Soal → Salin setiap bagian teks kajian yang ditulis dengan huruf Arab, urut sesuai kemunculannya.

🌍 BimbinganIslam.com
👤 Ustadz Fauzan ST, MA
📗 Matan Abu Syuja
📝 Ahmad bin Al-Husain bin Ahmad Al-Asfahāniy (Imam Abū Syujā’)
بسم الله الرحمن الرحيم
السلام عليكم ورحمة الله وبركاته
الحمد لله والصلاة والسلام على رسول الله وبعد
Para sahabat Bimbingan Islām yang dirahmati oleh Allāh Subhānahu wa Ta’āla.
Kita memasuki halaqah yang ke-60 dan masuk pada fasal berikutnya tentang fiqih Shalāt Jum’at.
قال المؤلف رحمه الله
Berkata penulis rahimahullāh:
وشرائط وجوب الجمعة سبعة أشياء
Dan syarat wujūbnya (wajibnya) shalāt ada tujuh macam.
Para hadirin sekalian.
Hukum shalāt Jum’at adalah wajib bagi yang terpenuhi syarat yang disebutkan. Dan kewajiban ini sifatnya adalah wajib ‘ain, (artinya) apabila ditinggalkan tanpa alasan yang dibenarkan oleh syari’at maka dia berdosa.
Hal ini berdasarkan firman Allāh Subhānahu wa Ta’āla:
يَا أَيُّهَا الَّذِينَ آمَنُوا إِذَا نُودِيَ لِلصَّلَاةِ مِن يَوْمِ الْجُمُعَةِ فَاسْعَوْا إِلَىٰ ذِكْرِ اللَّهِ وَذَرُوا الْبَيْعَ
“Wahai orang-orang yang beriman apabila kalian dipanggil untuk melaksanakan shalāt Jum’at, maka bersegeralah untuk mengingat Allāh (melaksanakan shalāt Jum’at) dan tinggalkanlah jual beli.”
(QS Al Jumu’ah: 9)
Dan juga berdasarkan hadīts yang telah disebutkan tentang ancaman bagi orang-orang yang meninggalkan shalāt Jum’at, menunjukan bahwasanya shalāt Jum’at adalah hukumnya wajib ‘ain.
⇒ Dan shalāt Jum’at ini memiliki syarat wajib dan syarat sah shalāt.

Baris yang tersedia →
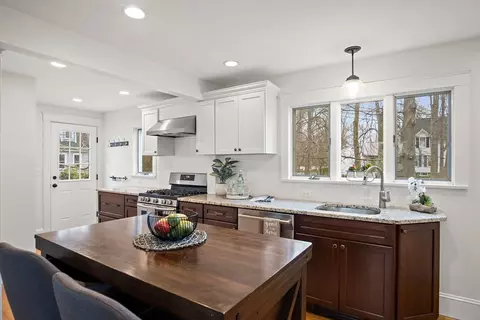 174 West St, Reading, MA 01867 photo 5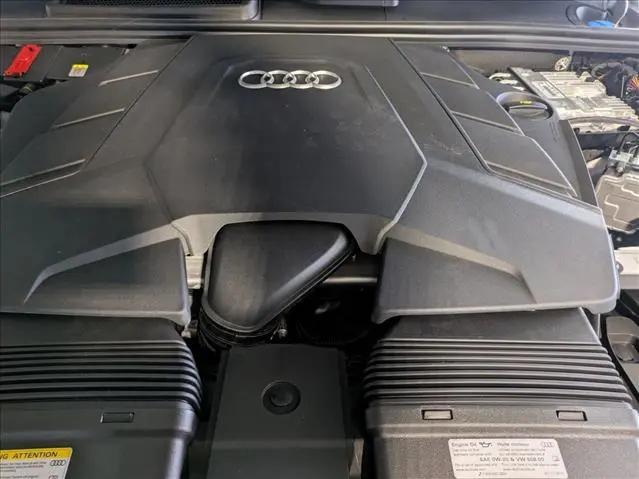 2026 Audi Q7 Premium Plus TFSI quattro tiptronic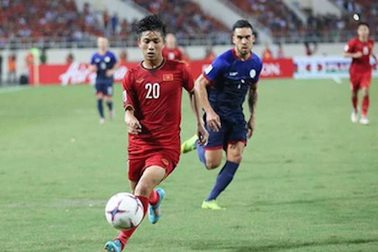 Phan Văn Đức được thưởng nóng 100 triệu đồng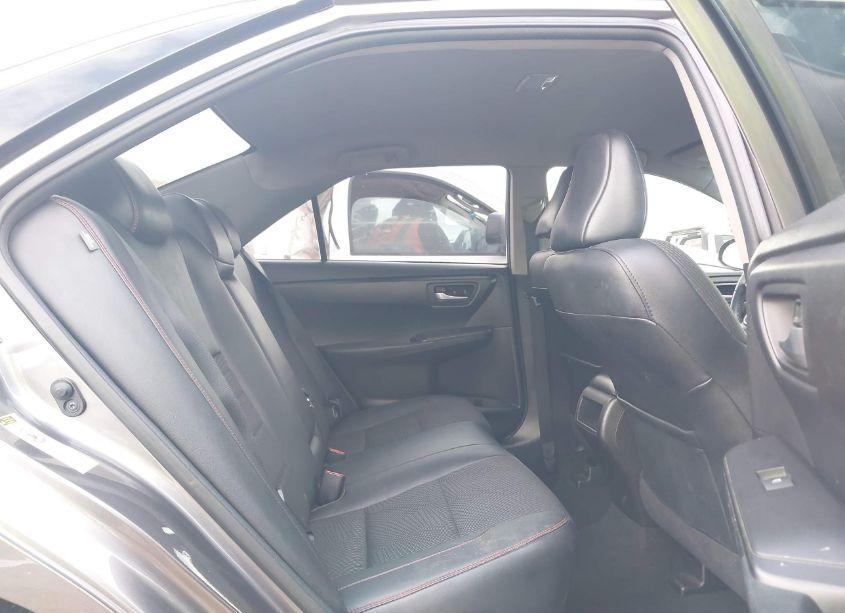 Photo 8 of 2017 Toyota Camry SE (VIN 4T1BF1FK1HU686071)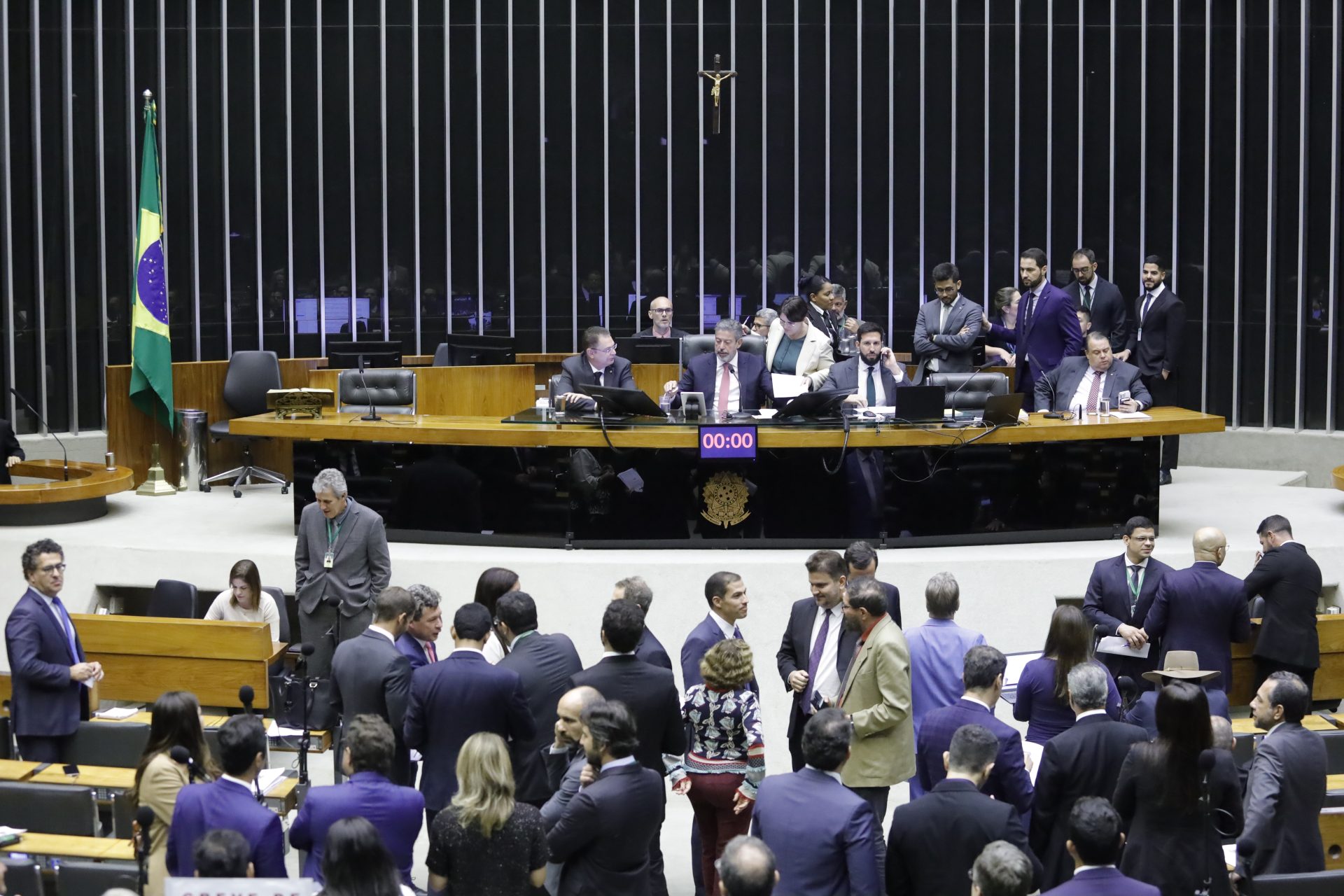 Sobe para 3 o número de deputados goianos que assinaram a PEC que propõe fim da escala 6×1; veja quais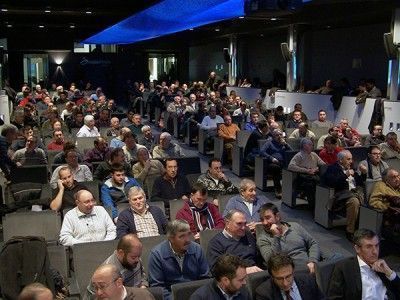 Más de un centenar de agricultores acudieron a la jornada. IAC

Jawaban tertulis →
1. بسم الله الرحمن الرحيم
2. السلام عليكم ورحمة الله وبركاته
3. الحمد لله والصلاة والسلام على رسول الله وبعد
4. قال المؤلف رحمه الله
5. وشرائط وجوب الجمعة سبعة أشياء
6. يَا أَيُّهَا الَّذِينَ آمَنُوا إِذَا نُودِيَ لِلصَّلَاةِ مِن يَوْمِ الْجُمُعَةِ فَاسْعَوْا إِلَىٰ ذِكْرِ اللَّهِ وَذَرُوا الْبَيْعَ